大震災から2年 今年も続く復興調査

                   

文/宮城県教育委員会 岡本 泰典

   



 東日本大震災の被災地である宮城・岩手・福島の3県では、今年も震災復興事業に伴う埋蔵文化財発掘調査が続いています。調査支援のための専門職員派遣も2年目を迎え、今年度は文化庁の仲介によって宮城県に24名、岩手県に22名、福島県に14名の合計60名が派遣されました。また、文化庁ルート以外の独自派遣や、小規模調査への短期出張支援なども行われています。派遣職員の所属は北海道から沖縄県にまでおよび、まさにオールジャパンの支援体制によって、震災復興と埋蔵文化財保護の両立を目指しています。

 今年度、筆者が派遣されている宮城県でも、防災集団移転、鉄道移設、道路建設などの震災復興事業に伴う発掘調査が各地で実施されています。ちなみに、宮城県への派遣職員の中には、平成7〜9年度の阪神淡路大震災に伴う復興調査の経験者が5人おり、実は筆者もその一人です。
 

各地からの派遣職員
会議に集まった各地からの派遣職員

 筆者は、4月から多賀城市の山王・市川橋〈さんのう・いちかわばし〉遺跡の調査に従事しています。山王・市川橋遺跡は、古代城柵として著名な多賀城〈たがじょう〉の南に広がる、弥生時代から中世にかけての遺跡です。特に、多賀城が機能していた奈良・平安時代には、都城に類似する碁盤の目状の街区が整備され、多賀城に付随する都市が成立していたと考えられています。筆者は以前、岡山県総社市の古代山城、鬼ノ城の調査を担当したことがありますが、今度は東北の古代城柵、多賀城の関連遺跡を調査する機会に恵まれたことに、不思議な縁を感じます。       

 今回の調査は、「復興道路」と位置付けられた三陸沿岸道路の4車線化およびインターチェンジ設置に伴って、平成24年3月から実施しています。今年度は、人員の入れ替わりはありますが、これまでに宮城県のほか山形県・群馬県・奈良県・岡山県・山口県・香川県・熊本県・宮崎県・京都市の職員が協力して調査にあたりました。
 調査の結果、主として古墳時代後期(6世紀末〜7世紀中頃)と、奈良・平安時代(8〜10世紀)の遺構が確認されました。

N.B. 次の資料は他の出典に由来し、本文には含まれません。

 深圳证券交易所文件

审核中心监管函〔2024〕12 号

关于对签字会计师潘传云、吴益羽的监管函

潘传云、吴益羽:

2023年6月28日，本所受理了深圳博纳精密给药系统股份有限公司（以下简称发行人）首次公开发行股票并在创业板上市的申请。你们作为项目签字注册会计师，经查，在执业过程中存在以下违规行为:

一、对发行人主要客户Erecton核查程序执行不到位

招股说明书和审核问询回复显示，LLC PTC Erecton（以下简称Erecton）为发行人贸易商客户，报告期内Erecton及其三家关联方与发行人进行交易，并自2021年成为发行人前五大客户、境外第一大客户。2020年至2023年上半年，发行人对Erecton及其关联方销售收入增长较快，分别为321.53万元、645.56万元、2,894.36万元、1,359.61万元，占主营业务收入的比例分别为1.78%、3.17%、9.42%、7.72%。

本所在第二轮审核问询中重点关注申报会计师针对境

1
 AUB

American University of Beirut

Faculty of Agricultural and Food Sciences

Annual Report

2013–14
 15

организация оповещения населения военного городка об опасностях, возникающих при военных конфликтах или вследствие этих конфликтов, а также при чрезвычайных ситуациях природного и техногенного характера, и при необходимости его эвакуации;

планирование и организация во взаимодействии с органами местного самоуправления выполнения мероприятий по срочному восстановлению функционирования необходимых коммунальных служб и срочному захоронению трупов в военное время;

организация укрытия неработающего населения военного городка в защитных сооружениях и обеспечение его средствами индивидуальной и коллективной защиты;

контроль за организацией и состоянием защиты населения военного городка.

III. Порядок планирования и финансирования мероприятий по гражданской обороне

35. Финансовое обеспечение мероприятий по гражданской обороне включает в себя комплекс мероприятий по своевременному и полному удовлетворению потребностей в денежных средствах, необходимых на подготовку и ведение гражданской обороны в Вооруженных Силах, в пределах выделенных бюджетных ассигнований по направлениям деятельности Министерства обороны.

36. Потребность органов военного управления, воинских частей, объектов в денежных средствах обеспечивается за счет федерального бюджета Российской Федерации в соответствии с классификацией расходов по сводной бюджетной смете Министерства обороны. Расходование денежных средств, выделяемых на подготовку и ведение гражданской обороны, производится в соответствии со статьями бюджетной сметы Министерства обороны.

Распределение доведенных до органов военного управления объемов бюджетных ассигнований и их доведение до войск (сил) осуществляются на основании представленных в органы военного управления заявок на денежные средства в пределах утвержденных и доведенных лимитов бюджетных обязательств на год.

 古墳時代後期には、河川沿いの微高地(やや高い場所)に竪穴住居群が営まれたことがわかりました。続く奈良時代には、溝や材木塀(溝の中に丸太を立て並べた塀)による長方形区画の中に、竪穴住居や掘立柱建物が配置されています。平安時代に入ると、両側に側溝をもつ道路や、街区内を細分する溝などが出現し、都市としての整備が進んだことが改めて確認されました。内部には引き続き竪穴住居や掘立柱建物がみられますが、その密度や規模は場所によって違いがあり、土地の利用形態や住む人の地位などを反映している可能性があります。なお平安時代の遺構の一部には、延喜15(915)年に噴火した十和田カルデラの火山灰が堆積しており、火山灰に馴染みの薄い筆者には印象深いものでした。
 

発掘調査の様子
発掘調査の様子
竪穴住居発見!
四角い竪穴住居を発見!
丸太の跡が残る材木塀
丸太の跡が残る材木塀
火山灰の堆積
火山灰が堆積した道路側溝

 以上のように、今回の調査では多賀城の前面に広がる都市の一画を発掘し、その構造や変遷が明らかになるという成果があがりました。これを受けて、7月21日には現地説明会を開催し、県内外から多数の来場者がありました。遺構や遺物を見学しながら熱心に質問される方もおられ、多賀城や山王・市川橋遺跡、あるいは復興調査への高い関心がうかがえました。  

 筆者はこれまで、東北地方にはほとんど縁がなく、派遣当初は果たして復興調査の役に立てるのかとの不安で一杯でした。実際、遺構や遺物を見ても悩むことばかりですが、宮城県職員や各地からの派遣職員、そして作業員の皆さんに支えられ、曲がりなりにも職務を果たすことができています。今回紹介した山王・市川橋遺跡は、古代東北統治の拠点であった多賀城のいわば「城下町」であり、その調査に参加できたことは、筆者個人にとっても生涯忘れえない貴重な経験ともなりました。今後も、発掘調査を通じて明かされる地域の歴史をしっかりと記録にとどめ、被災地の復興とさらなる発展に向けて幾分なりとも貢献できるよう、努力していきたいと思います。